Work task 1 » Duplicate everything in the comment thread from "continue reading (use" down to "Western European nations.".
Work task 2 » In the comment thread, how many signalling control centres now cover hundreds of route-miles of railway in Britain?

Exercise passage »
::::::::
Chinese Foreign Minister Wang Yi (right) and Russian Chief Security Advisor Sergei Shoigu at the bilateral strategic security consultation meeting in Moscow on December 2, 2025 Amid growing tensions between China and Japan, the Russian-Chinese statements following their bilateral meeting in Moscow indicated continued solidarity between the two former World War II allies, the China Morning Post commented in its report on Wednesday. The newspaper quoted from the Chinese Foreign Ministry’s statement on the meeting:
 
continue reading (use translator)  https://de.rt.com/asien/263719-wang-yi-in-moskau-ergebnisse/
 
 
 

Posted by: smartfox | Dec 3 2025 19:38 utc | 10

A multipolar world order is fundamentally incompatible with world peace, because war is the supreme arbiter in the struggle between capitalist countries to divide the world market. A peace world capitalism is a utopia.

Posted by: steven t johnson | Dec 3 2025 19:48 utc | 11

@ psychohistorian | Dec 3 2025 19:31 utc | 8
 
My thought was prompted by some lively discussion in the earlier thread about how much weaponry Russia would need to use to cripple the Western European nations.
 
My view is “not as much as one may first think”; the pursuit of a flawed Western definition of “efficiency” has led to more concentration of control nodes and less redundancy. The particular example I wrote about in that thread is the signalling control centres on two parts of the rail network here in Britain. Once upon a time, there were signal boxes every few miles along rail routes, so any disruption or failure could be worked around fairly locally. But now, “in the interests of efficiency”, we have two signalling control centres covering hundreds of route-miles of intensively used railway.
::::::::
Stored data entries:
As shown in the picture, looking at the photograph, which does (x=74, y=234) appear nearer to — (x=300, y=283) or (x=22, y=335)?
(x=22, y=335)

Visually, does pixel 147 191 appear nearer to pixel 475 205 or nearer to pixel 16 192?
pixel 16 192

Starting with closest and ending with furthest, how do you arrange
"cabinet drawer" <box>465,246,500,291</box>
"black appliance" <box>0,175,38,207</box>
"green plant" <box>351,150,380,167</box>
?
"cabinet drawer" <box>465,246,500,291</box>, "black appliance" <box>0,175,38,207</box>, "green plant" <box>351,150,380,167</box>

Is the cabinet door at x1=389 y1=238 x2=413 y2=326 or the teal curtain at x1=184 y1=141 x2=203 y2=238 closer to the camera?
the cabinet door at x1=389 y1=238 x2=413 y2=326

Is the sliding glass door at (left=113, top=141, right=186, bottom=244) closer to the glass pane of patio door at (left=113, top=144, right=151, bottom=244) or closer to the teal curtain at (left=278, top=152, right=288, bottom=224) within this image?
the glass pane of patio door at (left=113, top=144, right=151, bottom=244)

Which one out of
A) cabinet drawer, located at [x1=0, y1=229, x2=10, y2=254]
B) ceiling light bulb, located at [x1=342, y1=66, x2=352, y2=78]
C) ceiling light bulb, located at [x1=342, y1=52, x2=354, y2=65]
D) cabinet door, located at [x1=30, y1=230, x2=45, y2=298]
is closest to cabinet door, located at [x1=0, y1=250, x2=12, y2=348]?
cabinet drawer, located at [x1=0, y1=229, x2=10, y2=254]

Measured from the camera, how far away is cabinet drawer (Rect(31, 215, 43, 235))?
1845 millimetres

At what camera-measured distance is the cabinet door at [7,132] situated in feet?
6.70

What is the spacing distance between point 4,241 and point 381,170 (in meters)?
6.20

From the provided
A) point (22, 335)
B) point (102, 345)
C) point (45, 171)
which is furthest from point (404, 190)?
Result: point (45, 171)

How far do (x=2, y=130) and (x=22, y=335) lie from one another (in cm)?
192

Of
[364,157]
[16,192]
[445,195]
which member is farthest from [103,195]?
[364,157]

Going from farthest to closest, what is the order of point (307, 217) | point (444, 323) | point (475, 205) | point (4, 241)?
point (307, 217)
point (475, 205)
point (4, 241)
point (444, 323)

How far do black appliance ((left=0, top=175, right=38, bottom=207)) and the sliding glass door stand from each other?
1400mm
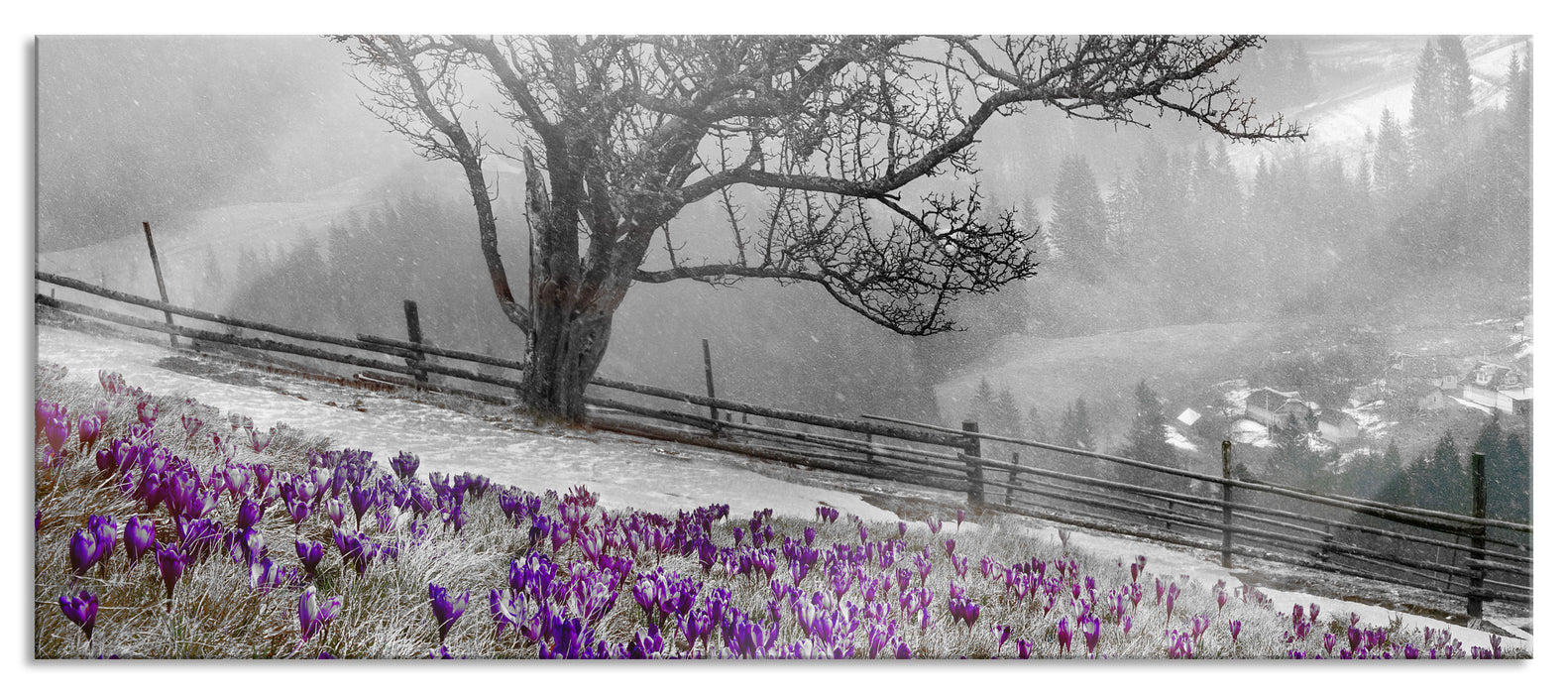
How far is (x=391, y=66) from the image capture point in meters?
4.06

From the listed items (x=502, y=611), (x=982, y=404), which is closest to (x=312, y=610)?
(x=502, y=611)

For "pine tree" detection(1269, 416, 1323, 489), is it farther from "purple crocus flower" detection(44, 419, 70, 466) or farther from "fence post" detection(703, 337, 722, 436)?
"purple crocus flower" detection(44, 419, 70, 466)

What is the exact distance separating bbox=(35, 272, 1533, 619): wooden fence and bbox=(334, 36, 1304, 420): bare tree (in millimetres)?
638

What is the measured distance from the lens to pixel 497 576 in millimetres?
2473

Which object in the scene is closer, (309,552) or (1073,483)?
(309,552)

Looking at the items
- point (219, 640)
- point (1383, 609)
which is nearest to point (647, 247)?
point (219, 640)

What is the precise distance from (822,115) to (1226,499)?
2.54 meters

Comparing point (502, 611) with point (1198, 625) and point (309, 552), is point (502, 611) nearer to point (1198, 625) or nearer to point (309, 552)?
point (309, 552)

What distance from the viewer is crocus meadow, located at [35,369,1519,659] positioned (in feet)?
6.54

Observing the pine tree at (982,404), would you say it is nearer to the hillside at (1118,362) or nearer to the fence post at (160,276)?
the hillside at (1118,362)

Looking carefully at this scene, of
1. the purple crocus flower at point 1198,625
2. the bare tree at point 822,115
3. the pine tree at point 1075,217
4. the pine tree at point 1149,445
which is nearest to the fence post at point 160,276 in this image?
the bare tree at point 822,115

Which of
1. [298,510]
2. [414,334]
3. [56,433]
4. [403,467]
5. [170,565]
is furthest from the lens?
[414,334]
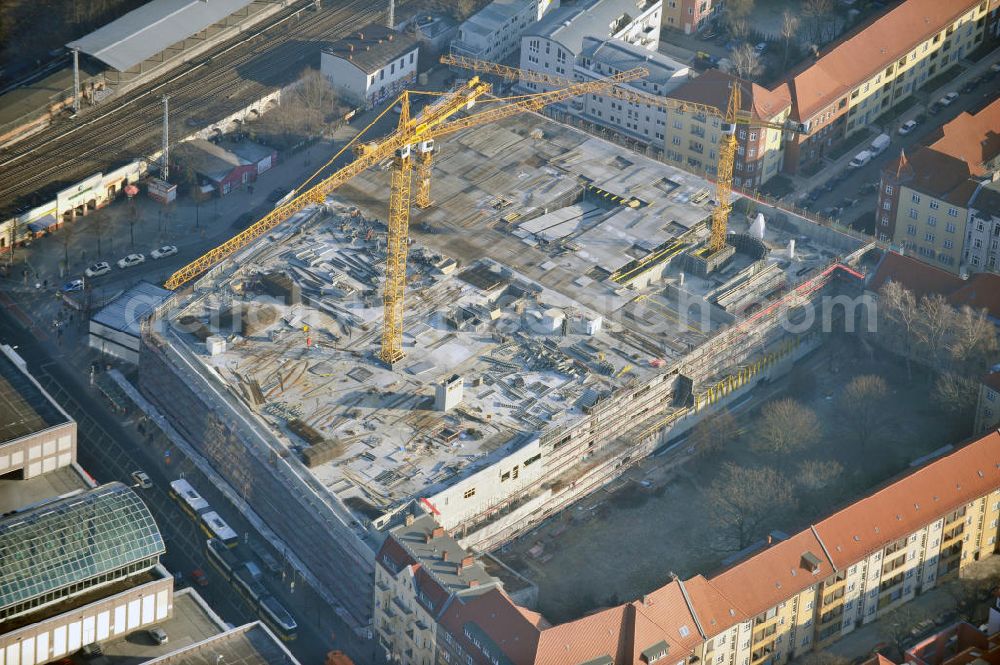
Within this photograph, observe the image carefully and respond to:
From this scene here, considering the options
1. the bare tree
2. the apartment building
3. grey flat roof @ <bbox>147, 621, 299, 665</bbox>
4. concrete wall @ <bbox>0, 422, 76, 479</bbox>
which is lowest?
the bare tree

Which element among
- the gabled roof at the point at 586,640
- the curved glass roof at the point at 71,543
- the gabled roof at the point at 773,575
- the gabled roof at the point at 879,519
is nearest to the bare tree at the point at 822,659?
the gabled roof at the point at 773,575

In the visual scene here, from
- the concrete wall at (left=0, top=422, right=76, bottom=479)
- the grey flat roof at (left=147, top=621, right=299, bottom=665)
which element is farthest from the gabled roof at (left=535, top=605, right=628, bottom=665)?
the concrete wall at (left=0, top=422, right=76, bottom=479)

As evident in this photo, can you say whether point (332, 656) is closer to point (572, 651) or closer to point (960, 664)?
point (572, 651)

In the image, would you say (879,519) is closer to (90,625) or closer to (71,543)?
(90,625)

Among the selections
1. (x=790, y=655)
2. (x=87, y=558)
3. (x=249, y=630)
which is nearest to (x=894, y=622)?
(x=790, y=655)

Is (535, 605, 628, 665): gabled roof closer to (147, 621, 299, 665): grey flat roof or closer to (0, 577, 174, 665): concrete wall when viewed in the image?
(147, 621, 299, 665): grey flat roof
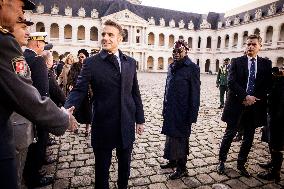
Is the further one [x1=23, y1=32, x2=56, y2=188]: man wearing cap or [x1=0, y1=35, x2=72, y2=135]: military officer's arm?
[x1=23, y1=32, x2=56, y2=188]: man wearing cap

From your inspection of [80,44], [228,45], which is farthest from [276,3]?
[80,44]

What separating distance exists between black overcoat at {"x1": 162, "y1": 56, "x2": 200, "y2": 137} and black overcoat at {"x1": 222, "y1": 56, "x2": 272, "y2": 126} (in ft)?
2.44

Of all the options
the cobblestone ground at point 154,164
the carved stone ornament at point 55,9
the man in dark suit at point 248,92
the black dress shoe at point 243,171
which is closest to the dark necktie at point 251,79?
the man in dark suit at point 248,92

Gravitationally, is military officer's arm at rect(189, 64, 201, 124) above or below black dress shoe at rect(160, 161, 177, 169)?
above

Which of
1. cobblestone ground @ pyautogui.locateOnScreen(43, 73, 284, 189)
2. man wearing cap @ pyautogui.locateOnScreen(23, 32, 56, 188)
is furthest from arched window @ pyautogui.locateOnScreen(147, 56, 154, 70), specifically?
man wearing cap @ pyautogui.locateOnScreen(23, 32, 56, 188)

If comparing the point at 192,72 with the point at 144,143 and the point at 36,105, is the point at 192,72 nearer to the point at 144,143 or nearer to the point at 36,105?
the point at 144,143

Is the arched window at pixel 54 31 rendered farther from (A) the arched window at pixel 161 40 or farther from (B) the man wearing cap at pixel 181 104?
(B) the man wearing cap at pixel 181 104

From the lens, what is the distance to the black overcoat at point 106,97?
116 inches

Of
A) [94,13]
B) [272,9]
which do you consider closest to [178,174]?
[272,9]

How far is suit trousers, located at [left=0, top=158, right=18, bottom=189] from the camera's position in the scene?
5.30 ft

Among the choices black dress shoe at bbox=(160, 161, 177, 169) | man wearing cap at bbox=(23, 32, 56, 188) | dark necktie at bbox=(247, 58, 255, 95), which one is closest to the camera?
man wearing cap at bbox=(23, 32, 56, 188)

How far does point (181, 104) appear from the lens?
4.15m

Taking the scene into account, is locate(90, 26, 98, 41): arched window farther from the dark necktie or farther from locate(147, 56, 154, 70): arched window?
the dark necktie

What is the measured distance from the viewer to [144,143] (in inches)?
233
::::::::
Task result 1 »
continue reading (use translator)  https://de.rt.com/asien/263719-wang-yi-in-moskau-ergebnisse/
 
 
 

Posted by: smartfox | Dec 3 2025 19:38 utc | 10

A multipolar world order is fundamentally incompatible with world peace, because war is the supreme arbiter in the struggle between capitalist countries to divide the world market. A peace world capitalism is a utopia.

Posted by: steven t johnson | Dec 3 2025 19:48 utc | 11

@ psychohistorian | Dec 3 2025 19:31 utc | 8
 
My thought was prompted by some lively discussion in the earlier thread about how much weaponry Russia would need to use to cripple the Western European nations.

Task result 2 » Two.